HAHA... Diesel only drool when I have something he really wants! Great pics!


----------



## Lego&Jacub (Jul 18, 2006)

oh gosh... HHAHAHAHAH... too funny!!


----------



## Celeigh (Nov 29, 2007)

Nice drool! Our first golden's nickname was Slobber. He got called that more than his name.


----------



## norabrown (Jul 20, 2007)

I love the lip curl.


----------



## Bailey & Bentley (Feb 25, 2007)

That is too funny! Look how beautiful Benny looks even while drooling, lol...


----------



## Ardeagold (Feb 26, 2007)

> I would really love to see a newfie drool pic. You have to have one....lol


Not really. I have ONE....and the drool is no worse than the pics of Amos. :lol:

However, some Newfs drool quite a bit. It's all about the head/muzzle shape. 

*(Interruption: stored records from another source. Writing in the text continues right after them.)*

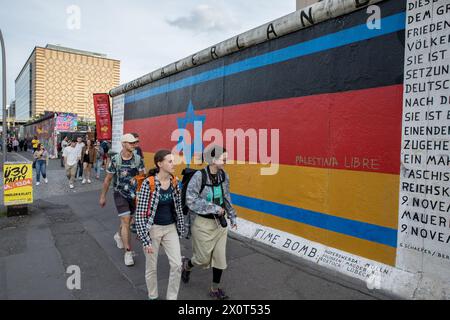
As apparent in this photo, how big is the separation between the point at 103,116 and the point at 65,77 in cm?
11374

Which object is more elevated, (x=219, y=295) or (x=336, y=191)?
(x=336, y=191)

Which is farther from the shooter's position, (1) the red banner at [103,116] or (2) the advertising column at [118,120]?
(1) the red banner at [103,116]

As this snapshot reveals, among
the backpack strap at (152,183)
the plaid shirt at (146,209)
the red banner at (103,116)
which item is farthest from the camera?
the red banner at (103,116)

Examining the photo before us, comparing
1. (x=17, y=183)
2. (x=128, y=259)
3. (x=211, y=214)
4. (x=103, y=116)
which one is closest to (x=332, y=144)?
(x=211, y=214)

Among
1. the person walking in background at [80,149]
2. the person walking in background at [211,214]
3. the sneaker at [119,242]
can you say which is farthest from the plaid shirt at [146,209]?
the person walking in background at [80,149]

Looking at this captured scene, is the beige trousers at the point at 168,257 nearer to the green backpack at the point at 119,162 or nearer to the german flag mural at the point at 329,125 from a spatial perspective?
the green backpack at the point at 119,162

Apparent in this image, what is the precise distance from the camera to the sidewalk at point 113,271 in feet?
12.7

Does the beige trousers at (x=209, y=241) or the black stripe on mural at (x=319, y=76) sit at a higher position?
the black stripe on mural at (x=319, y=76)

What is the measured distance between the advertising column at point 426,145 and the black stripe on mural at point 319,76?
248 millimetres

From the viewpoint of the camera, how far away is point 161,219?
349cm

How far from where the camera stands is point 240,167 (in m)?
6.62

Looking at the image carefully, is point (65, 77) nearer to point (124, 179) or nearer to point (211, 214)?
point (124, 179)

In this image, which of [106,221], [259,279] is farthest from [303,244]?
[106,221]
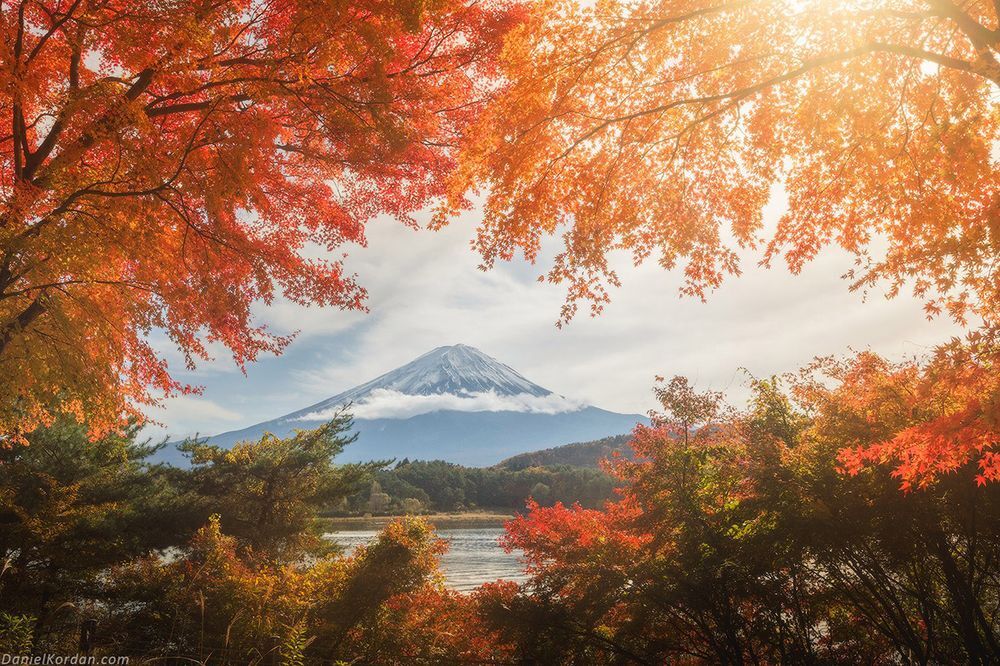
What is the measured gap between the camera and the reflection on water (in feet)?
75.3

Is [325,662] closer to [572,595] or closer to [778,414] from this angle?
[572,595]

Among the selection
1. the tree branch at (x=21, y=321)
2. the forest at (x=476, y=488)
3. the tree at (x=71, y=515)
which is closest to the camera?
the tree branch at (x=21, y=321)

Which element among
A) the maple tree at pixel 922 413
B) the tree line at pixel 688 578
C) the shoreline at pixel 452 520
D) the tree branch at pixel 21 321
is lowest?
the shoreline at pixel 452 520

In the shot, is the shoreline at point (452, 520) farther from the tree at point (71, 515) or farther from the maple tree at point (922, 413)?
the maple tree at point (922, 413)

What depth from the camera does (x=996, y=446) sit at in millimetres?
4617

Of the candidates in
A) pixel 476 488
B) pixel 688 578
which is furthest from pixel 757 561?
pixel 476 488

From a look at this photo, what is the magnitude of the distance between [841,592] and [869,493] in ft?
5.10

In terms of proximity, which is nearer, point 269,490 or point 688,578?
point 688,578

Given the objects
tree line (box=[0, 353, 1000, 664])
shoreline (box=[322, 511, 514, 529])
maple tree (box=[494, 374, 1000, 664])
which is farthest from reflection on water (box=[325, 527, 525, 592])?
maple tree (box=[494, 374, 1000, 664])

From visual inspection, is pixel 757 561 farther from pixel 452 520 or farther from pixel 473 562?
pixel 452 520

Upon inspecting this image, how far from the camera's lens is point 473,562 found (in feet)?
99.0

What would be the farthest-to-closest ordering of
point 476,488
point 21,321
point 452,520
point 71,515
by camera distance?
1. point 476,488
2. point 452,520
3. point 71,515
4. point 21,321

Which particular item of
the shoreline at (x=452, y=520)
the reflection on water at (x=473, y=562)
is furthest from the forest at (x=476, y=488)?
the reflection on water at (x=473, y=562)

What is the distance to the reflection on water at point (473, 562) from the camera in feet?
75.3
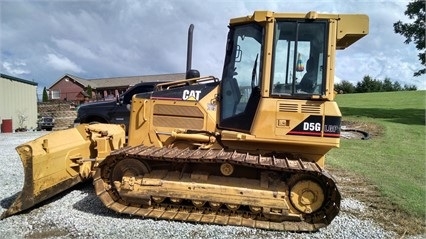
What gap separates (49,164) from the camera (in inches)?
217

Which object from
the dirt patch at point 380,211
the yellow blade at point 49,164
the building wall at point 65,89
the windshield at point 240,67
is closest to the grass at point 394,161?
the dirt patch at point 380,211

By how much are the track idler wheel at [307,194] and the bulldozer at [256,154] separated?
0.5 inches

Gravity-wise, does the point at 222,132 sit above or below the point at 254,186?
above

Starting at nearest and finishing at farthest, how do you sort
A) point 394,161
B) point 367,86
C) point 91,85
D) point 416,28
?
point 394,161
point 416,28
point 91,85
point 367,86

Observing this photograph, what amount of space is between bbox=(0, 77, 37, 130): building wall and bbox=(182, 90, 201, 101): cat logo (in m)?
20.8

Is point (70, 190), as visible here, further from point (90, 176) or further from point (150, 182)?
point (150, 182)

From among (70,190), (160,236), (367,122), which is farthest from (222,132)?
(367,122)

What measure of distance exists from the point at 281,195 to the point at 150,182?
1.83 metres

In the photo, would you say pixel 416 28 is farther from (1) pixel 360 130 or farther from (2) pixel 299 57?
(2) pixel 299 57

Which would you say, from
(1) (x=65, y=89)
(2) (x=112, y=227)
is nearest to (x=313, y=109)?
(2) (x=112, y=227)

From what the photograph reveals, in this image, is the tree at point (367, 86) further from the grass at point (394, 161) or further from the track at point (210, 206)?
the track at point (210, 206)

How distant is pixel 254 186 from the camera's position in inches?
204

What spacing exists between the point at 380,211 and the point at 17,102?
24865mm

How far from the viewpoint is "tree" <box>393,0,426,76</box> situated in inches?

I could get you a pic of a Newf with serious drool.....but it wouldn't be any of mine!!

I don't really care if they do......it's an expected part of the breed. But, ours just don't, so far.


----------



## McSwede (Jan 30, 2007)

Those are great pic's! His expressions, along with the head tilt and lip curl....and the hanger (drool) are priceless! 

He's quite the looker and I love his wavy coat.

~Jackie


----------



## moose (Dec 7, 2007)

That is too funny, thanks for sharing


----------



## RickGibbs (Dec 16, 2005)

lovealways_jami said:


> HAHA... Diesel only drool when I have something he really wants! Great pics!


lol...that's Samson. If I'm holding food, he can drool like crazy. He doesn't drool normally, but for food and treats, he REALLY does.

Cosmo drools more...but for no real reason.


----------



## threegoldengirls (Mar 1, 2006)

Benny still looks cute drool and all! Kaylee drools so much her chest hair gets soaked when she watches us eat


----------



## Old Gold Mum2001 (Feb 25, 2007)

LOL  too cute
Gotta love em 

I had a big ole red boy who drooled, a lot. LOL


----------



## Heidi36oh (Feb 27, 2007)

RickGibbs said:


> lol...that's Samson. If I'm holding food, he can drool like crazy. He doesn't drool normally, but for food and treats, he REALLY does.
> 
> Cosmo drools more...but for no real reason.


Peanut here, I hold food in front of her and she will drool...LOL

Love those pictures, Benny is very handsome








 


 
It's a Girl!!


----------



## Rosco's Mom (May 1, 2007)

that is too cute! Handsome Golden you got there!


----------